As Belgium’s King Philippe paid homage to the victims, he urged citizens to draw lessons from the “deadly madness” and to care for each other. 

"It's the responsibility of each and every one of us to make our society more humane and more just,” he said, according to Reuters. “Let's learn to listen to each other again, to respect each other's weaknesses.”

"Above all, let us dare to be tender," he said, at the unveiling of a new monument to all the victims near the headquarters of the European Union in Brussels’ European Quarter.

The Belgian capital has remained on its second-highest alert level since the attacks, which caused around 900 people to suffer from physical or mental trauma.
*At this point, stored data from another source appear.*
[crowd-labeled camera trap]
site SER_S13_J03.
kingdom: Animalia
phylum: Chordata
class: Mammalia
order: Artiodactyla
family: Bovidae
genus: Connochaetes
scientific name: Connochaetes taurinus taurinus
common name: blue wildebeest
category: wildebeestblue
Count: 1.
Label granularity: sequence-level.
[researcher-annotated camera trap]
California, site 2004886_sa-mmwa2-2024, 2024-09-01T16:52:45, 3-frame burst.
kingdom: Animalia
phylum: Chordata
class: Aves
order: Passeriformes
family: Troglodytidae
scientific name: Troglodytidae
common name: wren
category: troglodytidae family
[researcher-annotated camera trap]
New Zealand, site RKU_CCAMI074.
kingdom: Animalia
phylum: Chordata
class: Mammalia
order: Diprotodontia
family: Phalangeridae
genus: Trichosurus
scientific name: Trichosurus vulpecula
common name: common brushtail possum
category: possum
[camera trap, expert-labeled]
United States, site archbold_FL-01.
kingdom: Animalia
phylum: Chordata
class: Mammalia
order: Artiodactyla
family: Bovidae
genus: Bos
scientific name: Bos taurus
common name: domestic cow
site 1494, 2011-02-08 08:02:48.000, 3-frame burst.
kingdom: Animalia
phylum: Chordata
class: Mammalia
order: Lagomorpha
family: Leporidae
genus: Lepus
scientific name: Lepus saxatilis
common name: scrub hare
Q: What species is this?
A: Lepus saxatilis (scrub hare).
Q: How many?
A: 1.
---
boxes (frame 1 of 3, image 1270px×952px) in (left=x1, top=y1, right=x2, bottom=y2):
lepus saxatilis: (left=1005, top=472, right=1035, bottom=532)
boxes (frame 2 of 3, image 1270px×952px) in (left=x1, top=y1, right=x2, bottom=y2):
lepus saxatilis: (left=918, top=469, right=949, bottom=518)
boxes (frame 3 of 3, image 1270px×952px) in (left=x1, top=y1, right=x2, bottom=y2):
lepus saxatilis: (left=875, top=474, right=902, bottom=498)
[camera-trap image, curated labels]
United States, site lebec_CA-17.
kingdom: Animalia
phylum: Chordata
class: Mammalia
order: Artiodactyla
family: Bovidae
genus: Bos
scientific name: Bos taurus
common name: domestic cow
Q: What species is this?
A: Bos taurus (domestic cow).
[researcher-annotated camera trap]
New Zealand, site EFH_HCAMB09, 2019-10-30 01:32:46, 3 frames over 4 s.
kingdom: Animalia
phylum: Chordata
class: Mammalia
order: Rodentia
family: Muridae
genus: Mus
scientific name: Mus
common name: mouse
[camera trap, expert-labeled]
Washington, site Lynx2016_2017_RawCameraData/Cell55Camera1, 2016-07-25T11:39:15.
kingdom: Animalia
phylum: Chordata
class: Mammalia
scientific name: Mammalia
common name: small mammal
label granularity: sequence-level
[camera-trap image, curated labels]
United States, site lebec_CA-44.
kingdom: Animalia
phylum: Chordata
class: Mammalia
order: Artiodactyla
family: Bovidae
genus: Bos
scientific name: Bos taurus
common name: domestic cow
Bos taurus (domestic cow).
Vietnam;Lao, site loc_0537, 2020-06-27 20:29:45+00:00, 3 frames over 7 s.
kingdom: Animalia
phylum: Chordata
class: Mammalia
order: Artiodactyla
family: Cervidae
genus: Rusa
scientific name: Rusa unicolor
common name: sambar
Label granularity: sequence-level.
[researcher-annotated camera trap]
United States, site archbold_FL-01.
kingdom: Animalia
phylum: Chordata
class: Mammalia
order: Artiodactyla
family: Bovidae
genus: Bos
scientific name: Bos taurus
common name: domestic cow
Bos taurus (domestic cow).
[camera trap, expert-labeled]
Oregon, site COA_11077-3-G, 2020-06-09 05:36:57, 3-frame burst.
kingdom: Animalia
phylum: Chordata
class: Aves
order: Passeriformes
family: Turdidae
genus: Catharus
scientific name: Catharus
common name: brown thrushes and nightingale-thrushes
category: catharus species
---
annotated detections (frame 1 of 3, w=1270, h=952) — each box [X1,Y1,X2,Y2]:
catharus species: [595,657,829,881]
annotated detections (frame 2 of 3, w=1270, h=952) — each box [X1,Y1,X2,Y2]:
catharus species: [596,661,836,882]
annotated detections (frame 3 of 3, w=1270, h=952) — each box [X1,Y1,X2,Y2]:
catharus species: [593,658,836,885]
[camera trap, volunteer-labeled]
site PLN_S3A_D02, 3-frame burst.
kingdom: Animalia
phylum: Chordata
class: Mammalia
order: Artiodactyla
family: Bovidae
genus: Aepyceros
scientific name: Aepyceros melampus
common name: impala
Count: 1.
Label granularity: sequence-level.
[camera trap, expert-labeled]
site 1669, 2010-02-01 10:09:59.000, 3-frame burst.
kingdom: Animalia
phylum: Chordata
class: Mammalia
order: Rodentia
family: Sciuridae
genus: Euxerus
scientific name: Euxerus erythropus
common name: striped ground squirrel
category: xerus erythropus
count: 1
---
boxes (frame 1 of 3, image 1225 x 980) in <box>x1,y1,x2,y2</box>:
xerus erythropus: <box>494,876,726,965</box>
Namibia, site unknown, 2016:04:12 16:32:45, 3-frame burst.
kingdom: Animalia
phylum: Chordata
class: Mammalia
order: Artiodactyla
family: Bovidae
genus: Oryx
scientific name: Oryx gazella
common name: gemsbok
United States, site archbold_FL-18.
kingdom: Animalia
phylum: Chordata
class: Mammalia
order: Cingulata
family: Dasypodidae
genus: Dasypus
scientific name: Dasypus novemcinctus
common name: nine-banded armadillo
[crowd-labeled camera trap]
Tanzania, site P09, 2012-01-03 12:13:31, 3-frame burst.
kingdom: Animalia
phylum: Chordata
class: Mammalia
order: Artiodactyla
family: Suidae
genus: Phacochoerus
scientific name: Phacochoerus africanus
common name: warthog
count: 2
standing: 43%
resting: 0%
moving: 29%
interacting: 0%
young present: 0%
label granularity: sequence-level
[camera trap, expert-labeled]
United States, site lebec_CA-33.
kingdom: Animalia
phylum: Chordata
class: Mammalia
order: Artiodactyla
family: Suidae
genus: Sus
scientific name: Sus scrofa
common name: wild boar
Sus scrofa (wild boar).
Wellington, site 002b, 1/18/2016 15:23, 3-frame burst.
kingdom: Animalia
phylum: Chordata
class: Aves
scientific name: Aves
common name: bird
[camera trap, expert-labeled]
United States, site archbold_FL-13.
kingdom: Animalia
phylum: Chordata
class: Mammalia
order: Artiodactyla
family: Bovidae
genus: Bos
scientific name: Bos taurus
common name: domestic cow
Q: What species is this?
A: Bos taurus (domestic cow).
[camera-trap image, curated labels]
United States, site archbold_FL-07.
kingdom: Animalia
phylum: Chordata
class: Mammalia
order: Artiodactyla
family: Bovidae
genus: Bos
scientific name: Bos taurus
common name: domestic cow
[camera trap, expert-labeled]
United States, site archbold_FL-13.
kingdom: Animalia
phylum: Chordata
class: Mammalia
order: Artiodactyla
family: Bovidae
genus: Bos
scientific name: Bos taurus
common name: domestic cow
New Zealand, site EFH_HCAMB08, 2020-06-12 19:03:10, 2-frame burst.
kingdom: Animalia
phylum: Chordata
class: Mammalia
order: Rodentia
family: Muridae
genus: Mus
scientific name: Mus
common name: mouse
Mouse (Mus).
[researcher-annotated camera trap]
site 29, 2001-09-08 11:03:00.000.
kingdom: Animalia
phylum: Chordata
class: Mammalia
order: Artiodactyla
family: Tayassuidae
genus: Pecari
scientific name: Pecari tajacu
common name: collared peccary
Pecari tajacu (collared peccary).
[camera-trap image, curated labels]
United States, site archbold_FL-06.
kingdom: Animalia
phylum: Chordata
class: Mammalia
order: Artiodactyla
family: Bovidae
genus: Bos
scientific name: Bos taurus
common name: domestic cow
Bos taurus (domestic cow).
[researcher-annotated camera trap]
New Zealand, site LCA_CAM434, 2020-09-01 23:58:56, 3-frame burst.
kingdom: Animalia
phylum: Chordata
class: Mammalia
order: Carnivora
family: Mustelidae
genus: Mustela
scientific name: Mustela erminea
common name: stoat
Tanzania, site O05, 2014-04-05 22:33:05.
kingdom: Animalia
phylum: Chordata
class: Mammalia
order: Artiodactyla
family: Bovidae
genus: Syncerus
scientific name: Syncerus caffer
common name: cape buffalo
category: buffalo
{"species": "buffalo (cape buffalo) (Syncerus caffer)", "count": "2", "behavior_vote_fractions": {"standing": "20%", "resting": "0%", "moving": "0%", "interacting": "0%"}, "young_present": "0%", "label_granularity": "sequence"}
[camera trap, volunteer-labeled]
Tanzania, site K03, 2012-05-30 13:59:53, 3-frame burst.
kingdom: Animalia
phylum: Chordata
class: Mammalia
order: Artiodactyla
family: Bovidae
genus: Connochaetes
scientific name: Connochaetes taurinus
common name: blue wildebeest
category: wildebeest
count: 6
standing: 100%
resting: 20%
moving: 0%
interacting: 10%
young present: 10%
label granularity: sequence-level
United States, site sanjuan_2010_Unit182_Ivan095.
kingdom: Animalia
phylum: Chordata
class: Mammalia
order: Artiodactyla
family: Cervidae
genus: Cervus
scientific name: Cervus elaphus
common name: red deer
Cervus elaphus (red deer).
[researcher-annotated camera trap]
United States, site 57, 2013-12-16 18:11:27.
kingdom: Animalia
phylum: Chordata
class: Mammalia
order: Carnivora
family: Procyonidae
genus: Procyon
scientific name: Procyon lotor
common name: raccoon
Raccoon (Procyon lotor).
On March 22, 2016, two young Belgians blew themselves up with suitcase bombs in the departure terminal of Brussels intentional airport in support of the so-called Islamic State group (ISIS). Another suicide attack soon followed at the Maelbeek metro station an hour later. Mohamed Abrini is awaiting trial as an accomplice to the suicide bombings at the airport.

As many survivors and family members of the victims gave poignant reflections, the king, Queen Mathilde, government officials, and airport and rescue staff listened to a roll call of the 16 victims who died at the airport. A minute of silence was also held outside the departure terminal at 7:58 a.m., marking the moment when the first explosion went off.

"Many times I ask myself 'What if?' " German Lars Waetzmann, who lost his wife Jennifer in the attack last year, said in a moving testimony, according to the Associated Press. “What if we would have left 10 minutes later? What if we moved a little slower? What if? In a split second our world changed."

Ceremonies were also held at the Maelbeek subway station, where the king laid a wreath beside a commemorative wall just after 9 a.m., the time when a third bomber detonated his bag on a train.

“People from Brussels reacted well. Citizens showed that we must keep on living, that there is a will to live, and that life must not change, together with our values and way of life. I think that is important,” Brussels Mayor Yvan Mayeur told the Associated Press.

The commemorations and remarks came as the British Parliament in London came under a terrorist attack on Wednesday afternoon. Witnesses described hearing gunshots, as others reported seeing a vehicle running over several pedestrians on Westminster Bridge. According to London Police, at least four people were killed and at least 20 people were injured. Investigation of the incident is still underway.

This report includes material from the Associated Press and Reuters.